In the end, Robert and Michelle feel that working side by side as showrunners has ultimately been beneficial for their marriage, and not just because it’s the only way they’d ever see each other otherwise. “I'll say this: we've had some disasters in our personal life. And the show offers a healthy distraction sometimes from that, where you feel like we can't let that eat away at us because we have this deadline,” says Robert. “The deadline, as awful as it is, makes you get over whatever personal problems there are. I would say in that way it has been an improvement on marriage, because I have a feeling that whatever those disasters were, they probably would've had more resonance and a little more difficulty in our private life if there wasn't like, ‘Okay, we’ve got to get over that, because we have to start working on script number 18.’”
While they realize that working together on a show that was built on the lead character’s strained marriage might raise question about their own union, the Kings insist that the old adage that writers always write about what they know doesn’t always hold true. “This would be an exception to that rule!” insists Michelle. Referencing Peter’s dalliances with prostitutes that were uncovered the pilot, she adds, “It’s not like we looked back and said, ‘Oh, that hooker thing!’”
“If anything, it’s probably helped,” the show’s fictional marriage between Alicia and Peter, says Robert. “The show tries to walk a thin line between how much it's a good idea to divorce the schmuck and how much is it a good idea to stay with the schmuck. And I think our happiness—that we work well together—has allowed that conservative side of the show. The idea that maybe a married couple should work it out has risen. If our relationship weren't as good, it probably would be like, ‘Throw the bum out!’” Does that mean if Alicia and Peter divorce next season, viewers should worry about the state of the Kings’s union? Says Robert after a long laugh, “Yeah, poor Robert and Michelle!”

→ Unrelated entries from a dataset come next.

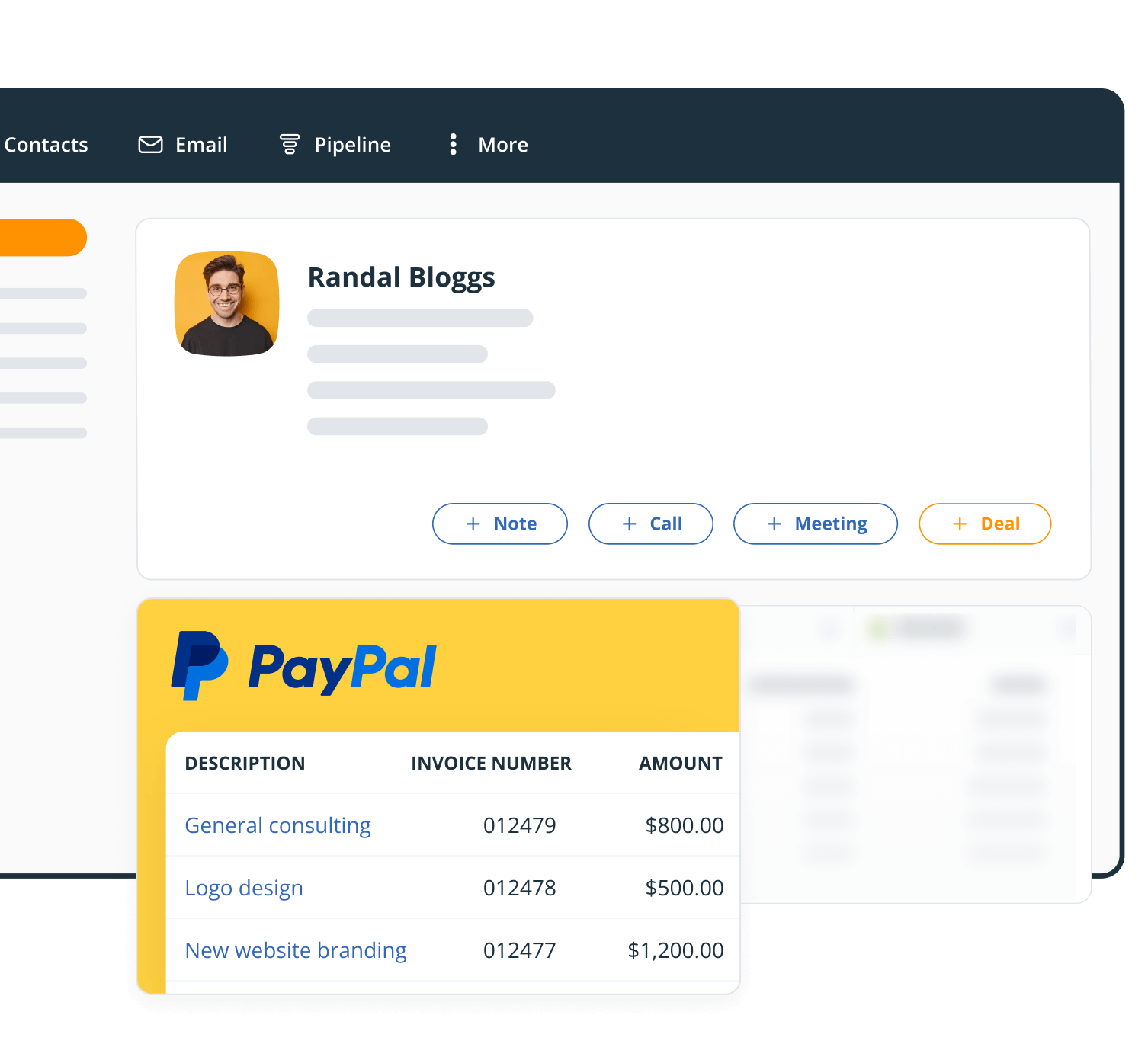 PayPal CRM integration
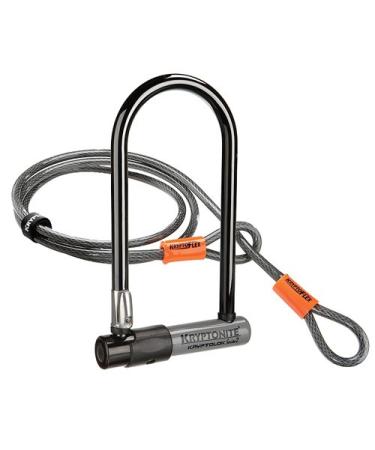 Kryptonite KryptoLok Series 2 Standard Heavy Duty Bicycle U Lock with 4ft Flex Bike Cable
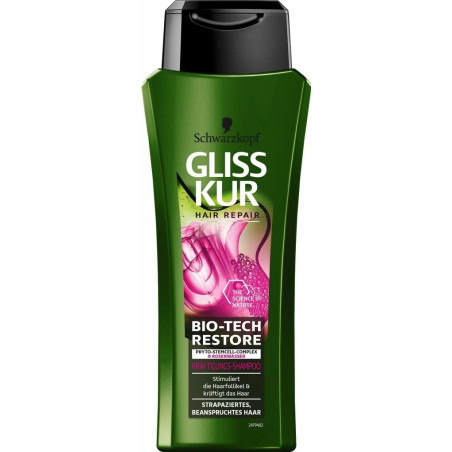Schwarzkopf Gliss Kur Bio-Tech Restore Shampoo 250 ml / 8.4 fl oz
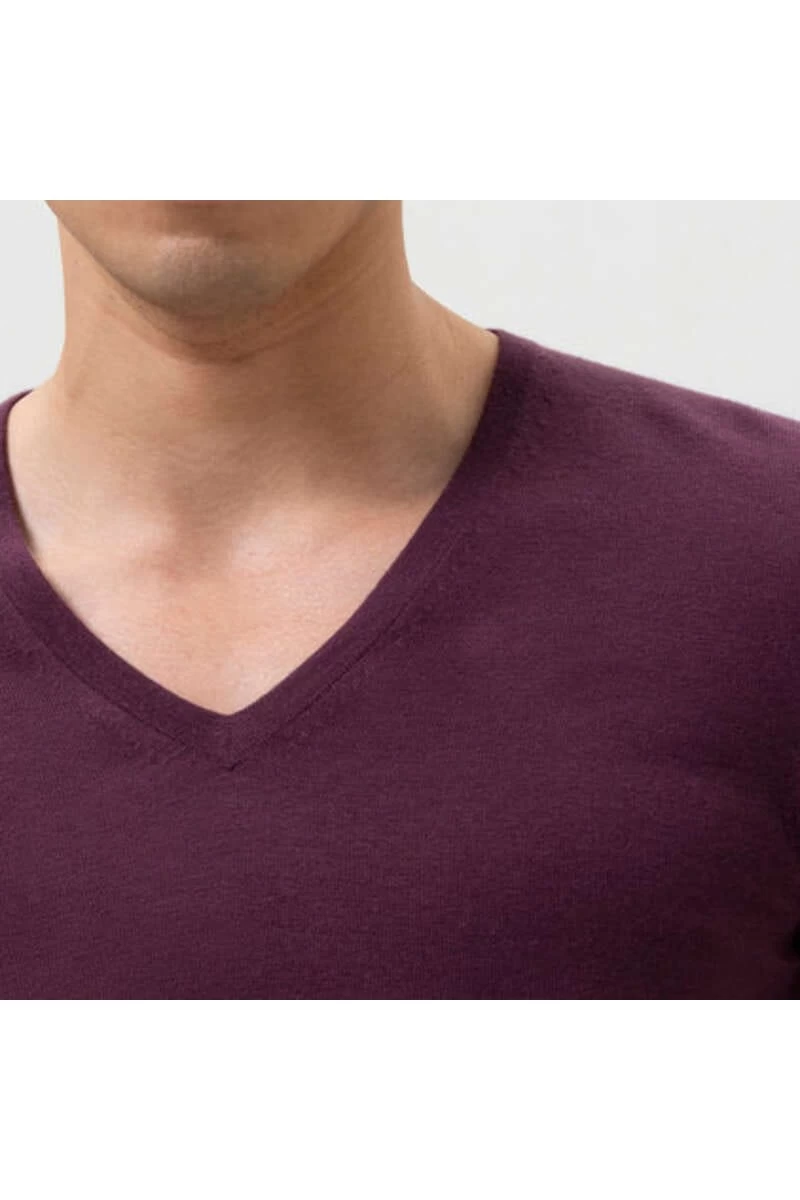 OLYMP Level Five Casual Body Fit Herren Pullover V-Ausschnitt Chianti 2 OLYMP Level Five Casual Body Fit Herren Pullover V-Ausschnitt Chianti – Bild 2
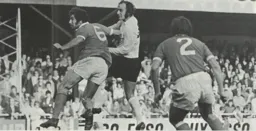 Rodney Fern attacks the ball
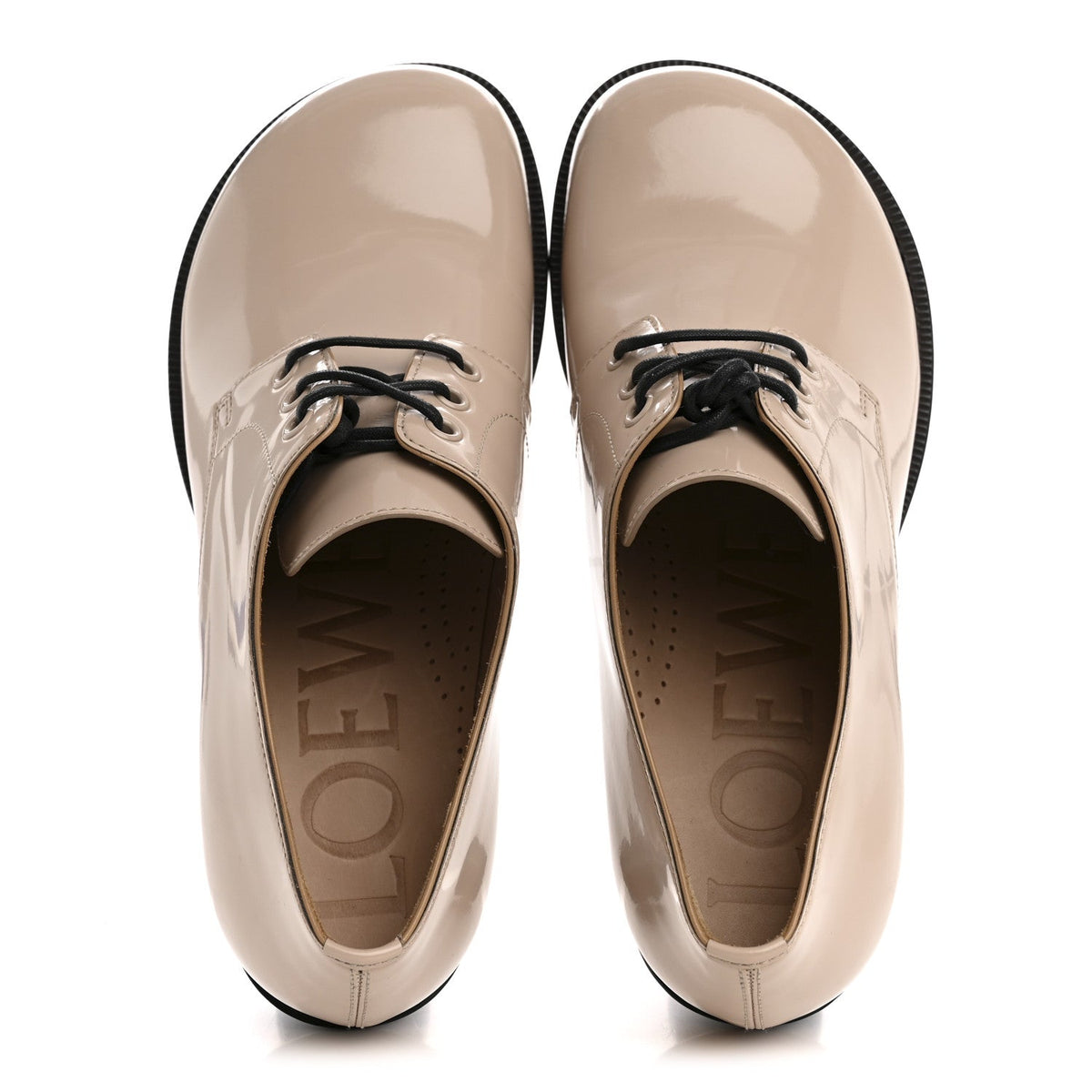 Loewe Brushed Calfskin Women's Campo Derby Loafers 40 Light Pink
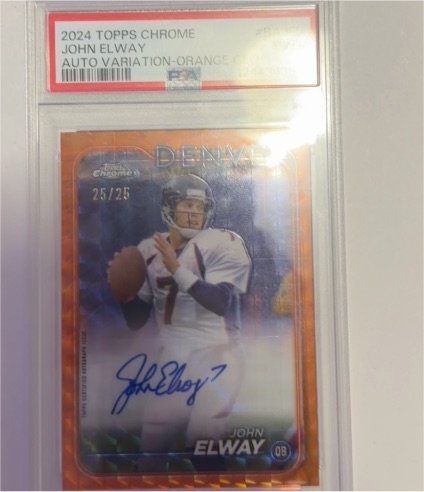 2024 Topps Chrome #BA-JEL John Elway — front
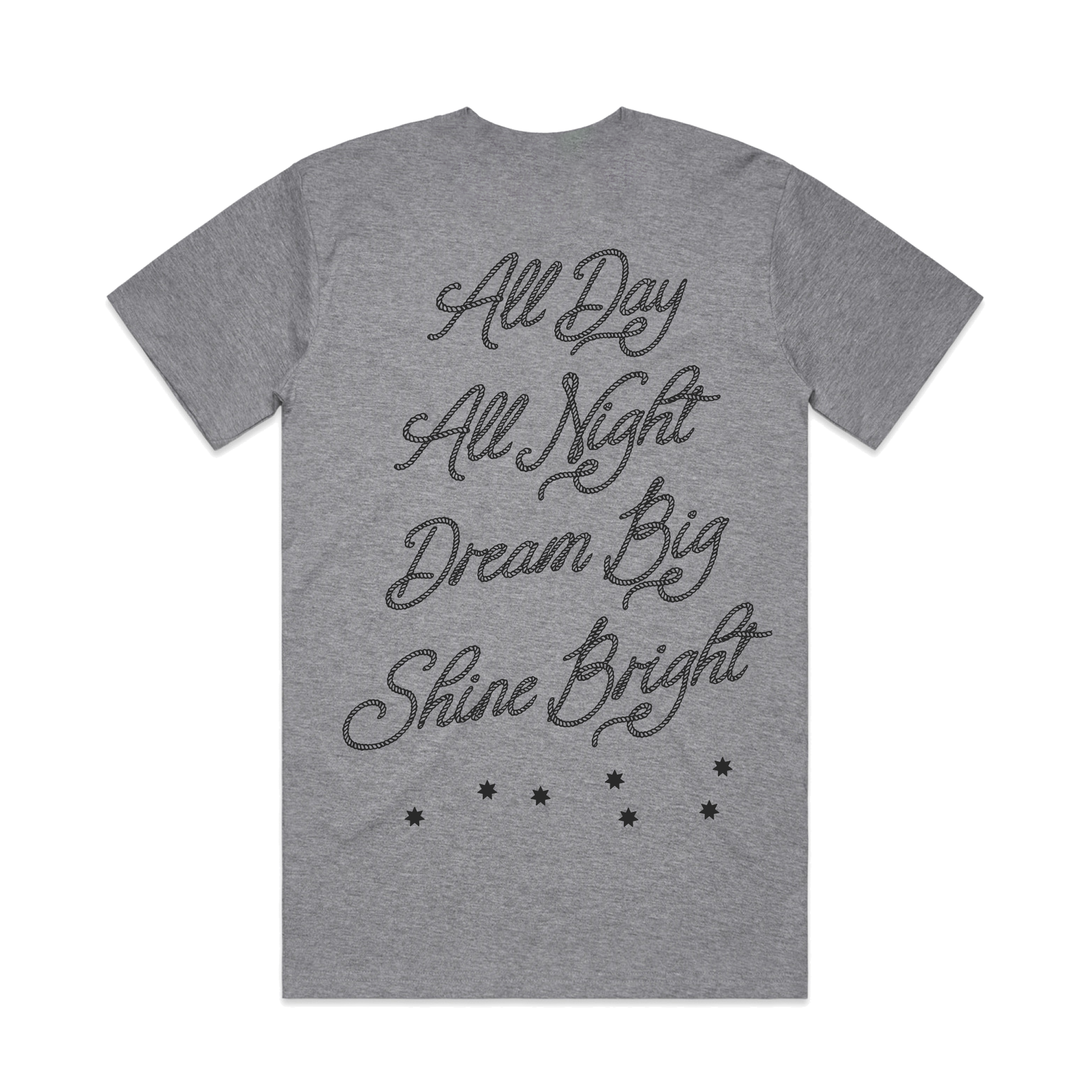 7SGS "All Day All Night" Tee in Dark Heather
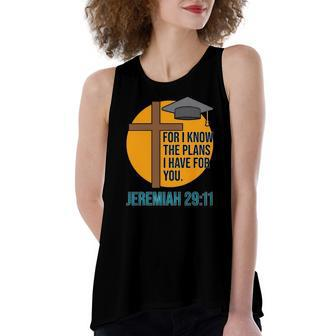 Christian School Graduation Bible Verse Women's Loose Tank Top | Mazezy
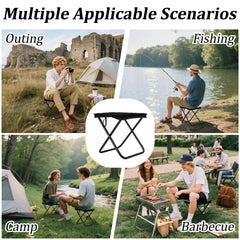 Camping Stool Portable Pocket Handbag Stool, Collapsible Chair Folding Stool for Adults Holds 275lbs, Small Camp Seat for Camping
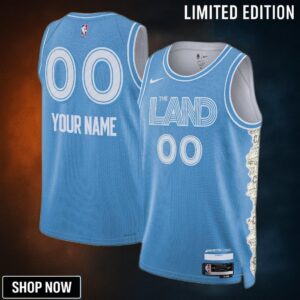 Cleveland Cavaliers Nike City Edition Swingman Jersey - Custom Unisex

The couple’s solid marriage also “allows us to explore issues” on The Good Wife, says Robert. “They're just not the issues at the core of our relationship, but there's a lot of observations we have of, our daughter’s in high school now and a lot of her friends have divorced parents. So I mean exploring the idea of how much do our kids have interest in their parents staying together. The stability that we're—see, all of this is terrible. It might end tomorrow! [“Yes,” agrees Michelle]—but the stability that we feel now allows us to use that as a place to look out at other relationships around us and either satirize and comment on them, or dramatize them.”
In fact, things have gone so smoothly for them in tandem on The Good Wife that the Kings can’t envision a scenario in which they would end their professional partnership. “We don't always feel equal passion for an idea,” says Michelle, “but personally working together is so appetizing.” While Robert says he could possibly write more feature films on his own, that option would be out of the question for any future TV projects. “If one of us did write a pilot on our own, we would bring the other on as a showrunner because the job itself requires two people. And we have too much fun!”